«Te faltan segundos para enamorarte y a mí siglos para perdonarme», me dijo mientras bajaba su mirada.
Un cruce de palabras mudas sobre avenidas guiadas por el tráfico de las intuiciones y de las sospechas, cuyo destino era un atasco atroz.
Me avisaba de que la temiera, de que lo peor aún estaba por llegar y que el golpe no llegaría si no la besaba.
Tembló su mano mientras sostenía un vaso lleno de ojitos llorosos por tantos malos momentos vividos en sus días pasados.
Yo aparté el vaso, a ella la centré frente a mí.
No sabía bien por qué me decía todo aquello, era muy buena actriz y yo quería ser su trilogía, haciendo un papel secundario casi forzado, pero con la esperanza de que quedara de cine, y no cine de ciencia ficción.
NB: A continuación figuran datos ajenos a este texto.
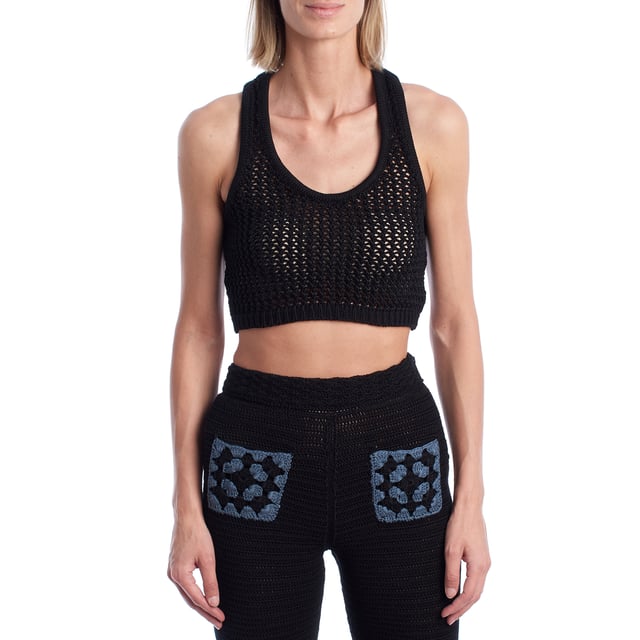 Este top corto confeccionado en punto calado combina estilo artesanal con una silueta deportiva. El diseño de escote redondo y espalda nadadora aporta un aire moderno y fresco, ideal para combinar con pantalones o faldas de punto para un conjunto coordinado. Su tejido abierto permite una mayor transpirabilidad y añade un efecto visual sugerente y veraniego.\n\nDetalles:\n- Corte: Cropped con ajuste ceñido.\n- Exterior: Tejido de punto calado artesanal.\n- Espalda: Diseño nadadora para un look deportivo.\n- Estilo: Casual y bohemio, ideal para verano.\n- Funcionalidad: Perfecto para llevar sobre bikini o como top de conjunto.\n\nCrea un conjunto llamativo combinándolo con su pantalón a juego, y eleva tus looks de verano con un toque boho-chic.\n Composición: 100% Algodón\n Cuidados:\nLavar a mano en agua fría. No usar secadora. Secar en plano.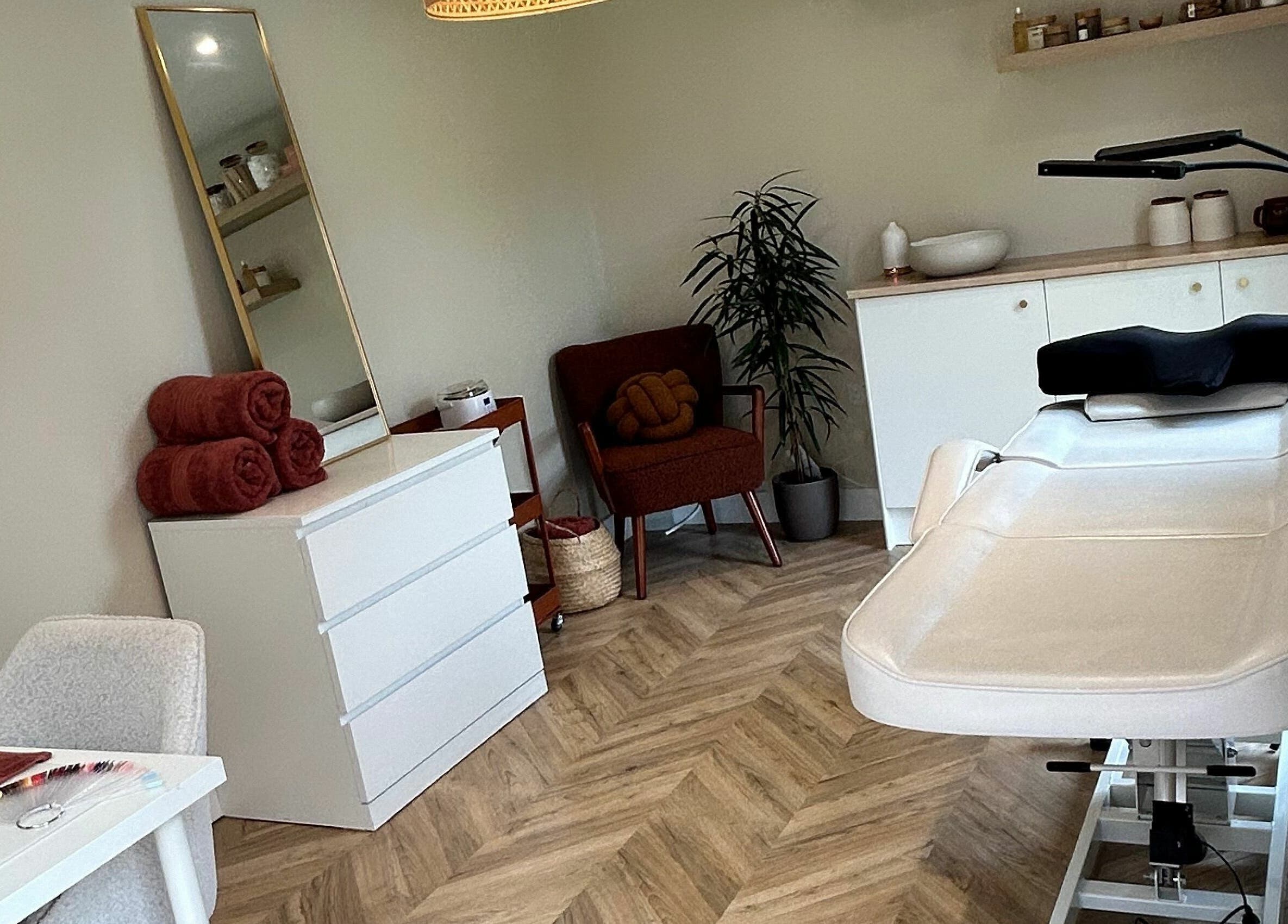 Relaxing treatment room at Beauty at Bullrush, Standish, England, GB, featuring a white therapy bed and cozy decor.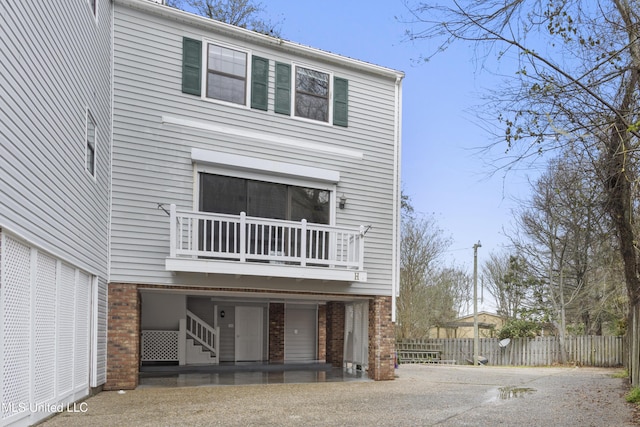 view of front of property with brick siding, driveway, and fence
Iba con el corazón de cara, ahora entiendo la hostia.
No tenía claro lo que quería decirle, sus mejillas me llamaban fuertemente a sostenerlas como si Isaac Newton aumentara la ley de gravitación universal y estuvieran a punto de caer desplomadas contra el suelo.
Así lo hice, así la miré, así la sostuve, como se recogen todas las cosas importantes en esta vida, con más amor en las manos que en el pecho.
Quise besarla, pero pensé que era demasiado, demasiado pronto, incluso diría que, aprovechado para tal situación, así que cogí aire, pausé la música, reflexioné y le dije: «Eres la mujer de mi vida».
Ella me preguntó: ¿por qué? Yo le respondí: «Fácil, porque pones en peligro la mía».